There is nothing wrong with this horse's conformation that I can see....but does she look like this in the video? Are they riding her in the video?

With nothing to give perspective it is hard to tell her height.....


----------



## khorses23 (Jan 22, 2015)

greentree said:


> There is nothing wrong with this horse's conformation that I can see....but does she look like this in the video? Are they riding her in the video?
> 
> With nothing to give perspective it is hard to tell her height.....



thank you! i have only seen a video of the previous leaser riding her over a year ago and weight wise she looked worse then this. she is about 16.1 hands tall.


----------



## Skyseternalangel (Jul 23, 2011)

khorses23 said:


> thank you! i have only seen a video of the previous leaser riding her over a year ago and weight wise she looked worse then this. she is about 16.1 hands tall.


She looked worse??? She looks horrible now, OP.


----------



## khorses23 (Jan 22, 2015)

Skyseternalangel said:


> She looked worse??? She looks horrible now, OP.


i know..the owner got her back with a body score less then 2 from the people where the videos i saw were from. here are some pictures i took from the videos. she does seem to have a little more muscle, but she was also being worked regularly. bareback is first ride off the track (about a year after she got off the track), with tack is about three weeks after that. so maybe she doesnt look worse, but she looks about the same in my opinion.

on the track she was super petite - even more then she is now.


----------



## khorses23 (Jan 22, 2015)

sorry..not sure why it didnt post the second one or why its sideways..


----------



## greentree (Feb 27, 2013)

Not 16.1. No way


----------



## khorses23 (Jan 22, 2015)

greentree said:


> Not 16.1. No way



why dont you think shes 16.1? that would be okay for me if shes not as im only about 5 foot! haha. its always so hard to tell with pictures, but thats what all her racing papers say! i guess ill just find out when/if i ever meet her.


----------



## greentree (Feb 27, 2013)

Have you SEEN these papers?


----------



## Smilie (Oct 4, 2010)

I thought she was a yearling, looking at that pic! Besides looking under weight,, she looks immature to me.
One thing to consider, when you do try her out, she is not going to be the 'same' horse, once she is in good body condition.

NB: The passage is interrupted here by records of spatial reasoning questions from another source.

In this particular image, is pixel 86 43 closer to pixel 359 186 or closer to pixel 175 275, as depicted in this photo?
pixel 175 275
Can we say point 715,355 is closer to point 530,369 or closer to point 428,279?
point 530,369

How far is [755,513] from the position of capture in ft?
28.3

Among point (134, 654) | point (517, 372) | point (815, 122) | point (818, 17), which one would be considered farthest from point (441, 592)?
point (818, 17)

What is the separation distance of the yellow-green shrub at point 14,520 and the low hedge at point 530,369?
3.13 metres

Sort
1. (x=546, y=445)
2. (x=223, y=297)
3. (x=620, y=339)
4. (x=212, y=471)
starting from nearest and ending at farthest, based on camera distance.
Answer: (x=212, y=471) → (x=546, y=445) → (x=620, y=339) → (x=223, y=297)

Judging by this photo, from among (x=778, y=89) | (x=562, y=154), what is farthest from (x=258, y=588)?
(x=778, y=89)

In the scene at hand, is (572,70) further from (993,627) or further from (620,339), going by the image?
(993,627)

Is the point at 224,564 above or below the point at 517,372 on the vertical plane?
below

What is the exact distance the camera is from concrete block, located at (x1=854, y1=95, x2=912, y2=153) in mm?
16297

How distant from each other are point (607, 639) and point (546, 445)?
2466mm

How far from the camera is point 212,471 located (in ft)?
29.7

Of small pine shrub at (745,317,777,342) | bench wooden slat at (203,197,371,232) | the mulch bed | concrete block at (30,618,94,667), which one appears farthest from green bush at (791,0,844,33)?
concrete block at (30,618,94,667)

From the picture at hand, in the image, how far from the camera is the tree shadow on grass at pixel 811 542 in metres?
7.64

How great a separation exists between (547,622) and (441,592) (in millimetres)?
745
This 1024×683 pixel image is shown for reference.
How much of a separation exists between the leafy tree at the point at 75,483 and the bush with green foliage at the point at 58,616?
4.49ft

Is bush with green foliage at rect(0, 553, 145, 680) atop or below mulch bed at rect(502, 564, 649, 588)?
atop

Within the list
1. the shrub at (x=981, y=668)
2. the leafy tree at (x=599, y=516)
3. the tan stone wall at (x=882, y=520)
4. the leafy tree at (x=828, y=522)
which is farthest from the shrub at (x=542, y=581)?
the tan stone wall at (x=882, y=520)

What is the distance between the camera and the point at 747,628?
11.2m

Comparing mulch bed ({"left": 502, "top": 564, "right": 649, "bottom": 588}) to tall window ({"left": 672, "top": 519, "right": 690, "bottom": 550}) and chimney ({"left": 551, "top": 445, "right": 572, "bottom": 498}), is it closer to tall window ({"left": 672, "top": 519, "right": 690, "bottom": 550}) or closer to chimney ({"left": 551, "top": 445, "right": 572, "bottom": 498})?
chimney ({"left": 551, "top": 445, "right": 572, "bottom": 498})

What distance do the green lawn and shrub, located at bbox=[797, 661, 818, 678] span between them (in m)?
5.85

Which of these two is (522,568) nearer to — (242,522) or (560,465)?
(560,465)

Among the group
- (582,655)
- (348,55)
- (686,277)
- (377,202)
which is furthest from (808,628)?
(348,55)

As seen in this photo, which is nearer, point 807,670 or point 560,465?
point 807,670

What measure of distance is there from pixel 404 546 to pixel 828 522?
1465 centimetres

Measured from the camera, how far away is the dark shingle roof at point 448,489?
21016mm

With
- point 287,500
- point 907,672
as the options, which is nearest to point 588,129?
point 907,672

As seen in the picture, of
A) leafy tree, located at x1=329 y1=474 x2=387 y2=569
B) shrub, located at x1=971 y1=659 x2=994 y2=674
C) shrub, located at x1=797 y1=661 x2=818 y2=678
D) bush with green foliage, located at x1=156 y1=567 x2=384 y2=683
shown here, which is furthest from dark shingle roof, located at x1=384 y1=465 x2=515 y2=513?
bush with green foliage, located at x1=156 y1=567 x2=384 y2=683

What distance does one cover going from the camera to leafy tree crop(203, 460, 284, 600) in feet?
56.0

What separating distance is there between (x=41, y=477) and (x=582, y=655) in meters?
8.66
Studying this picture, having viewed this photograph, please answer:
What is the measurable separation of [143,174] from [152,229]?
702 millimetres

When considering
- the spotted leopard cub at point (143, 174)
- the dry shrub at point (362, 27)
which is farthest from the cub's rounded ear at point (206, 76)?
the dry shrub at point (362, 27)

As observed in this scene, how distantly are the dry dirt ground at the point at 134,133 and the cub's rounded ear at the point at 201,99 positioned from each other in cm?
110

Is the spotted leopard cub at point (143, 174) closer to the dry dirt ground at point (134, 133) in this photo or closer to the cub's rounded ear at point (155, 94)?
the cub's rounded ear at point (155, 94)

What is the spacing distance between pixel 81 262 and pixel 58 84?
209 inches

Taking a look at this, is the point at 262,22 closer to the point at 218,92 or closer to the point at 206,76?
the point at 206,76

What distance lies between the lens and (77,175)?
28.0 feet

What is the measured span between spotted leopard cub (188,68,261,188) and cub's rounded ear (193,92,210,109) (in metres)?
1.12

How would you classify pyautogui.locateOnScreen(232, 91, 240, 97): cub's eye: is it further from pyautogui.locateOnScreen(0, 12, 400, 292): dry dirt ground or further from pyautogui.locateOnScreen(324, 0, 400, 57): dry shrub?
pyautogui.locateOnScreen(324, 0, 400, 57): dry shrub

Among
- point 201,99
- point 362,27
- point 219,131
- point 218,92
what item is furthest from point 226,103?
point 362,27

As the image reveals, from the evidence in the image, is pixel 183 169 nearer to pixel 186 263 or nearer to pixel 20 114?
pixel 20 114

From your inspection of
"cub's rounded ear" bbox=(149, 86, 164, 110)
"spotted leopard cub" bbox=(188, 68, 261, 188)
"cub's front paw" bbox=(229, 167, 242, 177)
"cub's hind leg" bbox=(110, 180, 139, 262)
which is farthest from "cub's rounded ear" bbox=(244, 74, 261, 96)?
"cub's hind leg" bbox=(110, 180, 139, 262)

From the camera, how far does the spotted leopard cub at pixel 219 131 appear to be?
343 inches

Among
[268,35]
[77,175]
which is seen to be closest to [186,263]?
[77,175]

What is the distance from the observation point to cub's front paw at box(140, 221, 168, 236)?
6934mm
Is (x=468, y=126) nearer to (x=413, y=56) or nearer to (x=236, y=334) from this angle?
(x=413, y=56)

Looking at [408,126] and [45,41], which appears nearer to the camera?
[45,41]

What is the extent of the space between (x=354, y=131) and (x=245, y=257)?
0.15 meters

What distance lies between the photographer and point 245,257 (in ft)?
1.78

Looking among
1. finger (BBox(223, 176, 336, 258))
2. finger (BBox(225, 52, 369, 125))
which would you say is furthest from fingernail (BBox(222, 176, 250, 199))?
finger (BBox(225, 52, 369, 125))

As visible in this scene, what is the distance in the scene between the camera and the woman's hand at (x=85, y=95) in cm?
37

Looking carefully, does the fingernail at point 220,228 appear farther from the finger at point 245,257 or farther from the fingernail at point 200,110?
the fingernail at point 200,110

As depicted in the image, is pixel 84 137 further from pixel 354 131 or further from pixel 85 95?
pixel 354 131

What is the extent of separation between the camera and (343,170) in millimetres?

A horse that is under weight, like many rescue horses are, don't show their true temperament or training level, until they get in better body condition, being fed better.
Just something to keep in mind,when you try her under saddle


----------



## Smilie (Oct 4, 2010)

Just saw those pics form the video. To me, it looks like she has a weak back


----------



## Skyseternalangel (Jul 23, 2011)

IMOP she looks healthier in the riding pictures


----------



## greentree (Feb 27, 2013)

I say no way because THIS is 16.3....only 2 inches taller..I am 5'4"


----------



## Smilie (Oct 4, 2010)

Need better pictures, as she is not standing correct in any of them, and low body score can influence perception, but she also looks long backed to me, not that balanced, far as dividing her in thirds/
I am also left wondering if she is not back at the knees in front, but can't be certain, by the way she is standing
I also agree that she does not look 16.3, neither int hat standing pic, and taking into account, rider legs and general build, in comparison
I'm 5ft 7" , and my legs did not come down that far on my gelding Einstein, who was 16.3hh


----------



## khorses23 (Jan 22, 2015)

Smilie said:


> I thought she was a yearling, looking at that pic! Besides looking under weight,, she looks immature to me.
> One thing to consider, when you do try her out, she is not going to be the 'same' horse, once she is in good body condition. A horse that is under weight, like many rescue horses are, don't show their true temperament or training level, until they get in better body condition, being fed better.
> Just something to keep in mind,when you try her under saddle



yes, thank you, thats very true! her owner and i and also my trainer and i have discussed this issue so i wil be getting her on an extended trial to see what shes like once shes worked more.


----------



## khorses23 (Jan 22, 2015)

greentree said:


> Have you SEEN these papers?


yes i have


----------



## Kyro (Apr 15, 2012)

When will you get to see her?  When you do, perhaps you could take a video and a better picture of her standing squarely. 
She could end up being quite okay for what you want. 

I am a bit sceptical though, as in those pictures of her being ridden, she doesn't seem like a horse who is put together well. And even as just a pleasure horse, a weak back is a bad thing to have. And the bone on her legs seems so nonexistant.. Of course, I'm hoping it's just the angle and quality of the pictures, rather than the horse herself. 

It's good that her owner is offering her for a trial period! If you can, get it all written down as well. Can't be too safe about paperwork  Good luck.


----------



## Yogiwick (Sep 30, 2013)

khorses23 said:


> thank you! i definately will! i dont "have my heart set" on this horse, i just really like her and think she could be a good horse for me! i am definately cautious though..i am a little unsure about the training she has had off the track, i know she has had some but how much and to what extent seems a little unclear. i just count on and will listen to what my trainer says and thinks about her, she is very experienced and can tell me honestly what she thinks.


Yes, don't take peoples word for something blindly. You don't need to be paranoid just don't be gullible and I was just worried about all the "I know" as you really don't! I'm glad you have someone experienced and trustworthy to go with you!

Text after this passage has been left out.